Année politique Suisse 1991 : Allgemeine Chronik / Schweizerische Aussenpolitik / Organisations internationales
En mai 1990, les autorités fédérales avaient déposé une demande d'adhésion aux institutions de Bretton Woods, à savoir le FMI (Fonds Monétaire International) et la Banque Mondiale qui regroupe la Banque internationale pour la reconstruction et le développement (BIRD), l'Association internationale de développement et la Société financière internationale (SFI). Sans être membre de ces institutions, la Suisse entretient déjà depuis longtemps des relations étroites avec celles-ci.
Au mois de mars, les
conditions d'admission imposées à la Suisse par le comité d'adhésion du FMI ont été acceptées par le Conseil d'administration du FMI (organe exécutif du FMI) et le Conseil des gouverneurs. La quote-part dont la Suisse devra s'acquitter a été fixée à 1,7 milliards de droits de tirage spéciaux (DTS), ce qui correspond à 3,34 milliards de francs suisses; suite à la révision des quotes-parts de l'ensemble des membres, entrée en vigueur à la fin de l'année 1991, le montant de la participation helvétique a été établi à 2,47 milliards de DTS (4,8 milliards de francs). 20% de cette somme devront être versés en devises puisées dans les réserves de la BNS et, pour les 80% restant, la Suisse devra mettre à disposition du FMI des obligations en francs suisses sans intérêt. Le financement de l'adhésion de la Suisse au Groupe de la Banque mondiale (432,8 millions sur cinq ans) devra en revanche être assumé par la Confédération. Par ailleurs, O. Stich, en raison du montant de la quote-part, attribuée à la Suisse, s'est montré optimiste quant à la possibilité d'obtenir un siège au Conseil d'administration du FMI et de la Banque mondiale
[56].
Après cette acceptation par les instances du FMI, les procédures d'approbation en Suisse se sont révélées plus délicates. La question a suscité un large débat, aussi bien au parlement que dans les médias.
En avril déjà, les principales oeuvres d'entraide helvétiques (Swissaid, Helvetas, Pain pour le prochain et Action de carême), ont transmis au Conseil fédéral un certain nombre de conditions pour leur soutien à l'adhésion de la Suisse aux institutions de Bretton Woods. Tout en admettant l'utilité du FMI et de la Banque mondiale, elles ont exigé que l'attitude de la Suisse au sein de ces institutions s'inscrive dans la continuité de sa politique de développement et s'appuie sur la loi pour la coopération et l'aide humanitaire. Dans le domaine de l'environnement, la Suisse devrait aussi adopter une position très stricte en ce qui concerne les programmes d'ajustement structurel ou de développement. De plus, il faudrait instaurer une forme de contrôle parlementaire afin d'assurer la transparence de l'action des représentants helvétiques.
------------------------------------------------------------
§ EXERCICE COURT A:
Répondez à ces questions d'après l'extrait, en notant chaque réponse comme la question correspondante :
(i) En quel mois et quelle année les autorités fédérales ont-elles déposé la demande d'adhésion aux institutions de Bretton Woods ?
(ii) Quel pourcentage de la quote-part doit être versé en devises puisées dans les réserves de la BNS ?
(iii) Quelles œuvres d'entraide ont transmis des conditions au Conseil fédéral en avril ?
------------------------------------------------------------
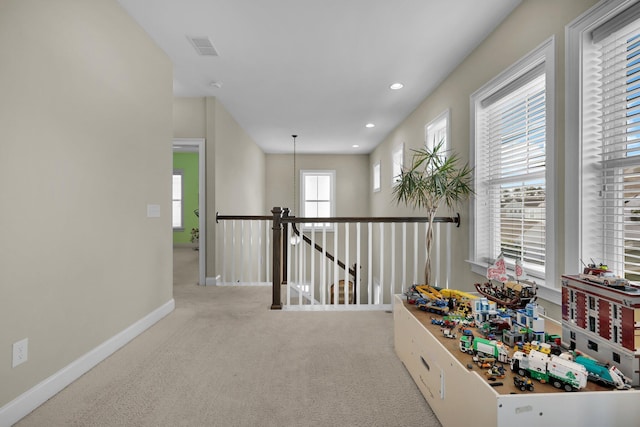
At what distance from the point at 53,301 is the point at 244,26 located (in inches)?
95.5

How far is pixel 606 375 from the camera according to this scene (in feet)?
3.57

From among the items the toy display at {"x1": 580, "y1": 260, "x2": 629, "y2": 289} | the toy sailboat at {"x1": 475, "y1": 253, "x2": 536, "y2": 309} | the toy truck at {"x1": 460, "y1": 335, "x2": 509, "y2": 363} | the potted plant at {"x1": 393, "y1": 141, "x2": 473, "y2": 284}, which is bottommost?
the toy truck at {"x1": 460, "y1": 335, "x2": 509, "y2": 363}

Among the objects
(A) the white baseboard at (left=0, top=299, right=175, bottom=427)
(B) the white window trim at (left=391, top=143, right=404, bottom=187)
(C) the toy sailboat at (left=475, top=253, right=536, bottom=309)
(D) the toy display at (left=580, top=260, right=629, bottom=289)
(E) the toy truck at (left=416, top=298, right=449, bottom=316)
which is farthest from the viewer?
(B) the white window trim at (left=391, top=143, right=404, bottom=187)

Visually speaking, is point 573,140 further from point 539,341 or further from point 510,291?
point 539,341

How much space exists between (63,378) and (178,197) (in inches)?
245

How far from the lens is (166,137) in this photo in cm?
311

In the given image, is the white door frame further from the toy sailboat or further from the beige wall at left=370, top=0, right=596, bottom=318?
the toy sailboat

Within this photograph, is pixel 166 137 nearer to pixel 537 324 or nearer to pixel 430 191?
pixel 430 191

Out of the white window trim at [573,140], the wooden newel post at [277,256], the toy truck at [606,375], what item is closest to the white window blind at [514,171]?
the white window trim at [573,140]

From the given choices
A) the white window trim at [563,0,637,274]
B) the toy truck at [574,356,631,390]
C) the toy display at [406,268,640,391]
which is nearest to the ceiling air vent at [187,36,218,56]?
the white window trim at [563,0,637,274]

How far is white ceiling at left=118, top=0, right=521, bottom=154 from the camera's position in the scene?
2410mm

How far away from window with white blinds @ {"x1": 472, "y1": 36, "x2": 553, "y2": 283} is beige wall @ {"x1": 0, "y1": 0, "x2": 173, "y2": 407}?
302 centimetres

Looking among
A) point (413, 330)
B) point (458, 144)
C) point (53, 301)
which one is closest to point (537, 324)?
point (413, 330)

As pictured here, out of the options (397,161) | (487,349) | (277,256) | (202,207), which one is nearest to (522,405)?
(487,349)
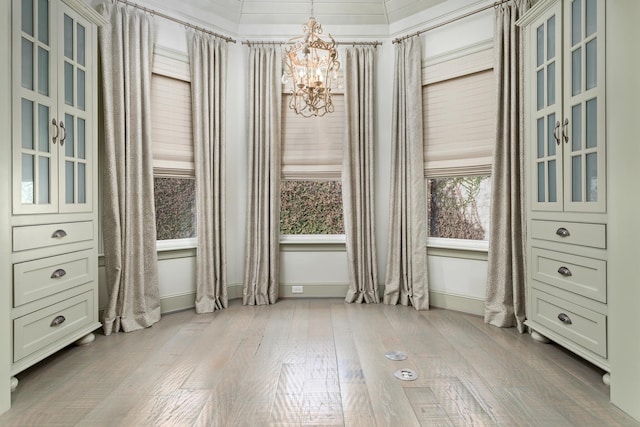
------------------------------------------------------------
§ EXERCICE COURT B:
Restituez sans aucune modification le passage de la liste allant de la ligne qui contient « How far away » jusqu'à la fin de la liste, ces deux limites comprises. Laissez les images hors de votre réponse.

§ RÉPONSE ATTENDUE A:
(i) En mai 1990.
(ii) 20 %.
(iii) Swissaid, Helvetas, Pain pour le prochain et Action de carême.

§ RÉPONSE ATTENDUE B:
How far away from window with white blinds @ {"x1": 472, "y1": 36, "x2": 553, "y2": 283} is beige wall @ {"x1": 0, "y1": 0, "x2": 173, "y2": 407}?
302 centimetres

Looking among
A) point (413, 330)
B) point (458, 144)
C) point (53, 301)
which one is closest to point (537, 324)?
point (413, 330)

As pictured here, out of the options (397,161) | (487,349) | (277,256) | (202,207), which one is nearest to (522,405)?
(487,349)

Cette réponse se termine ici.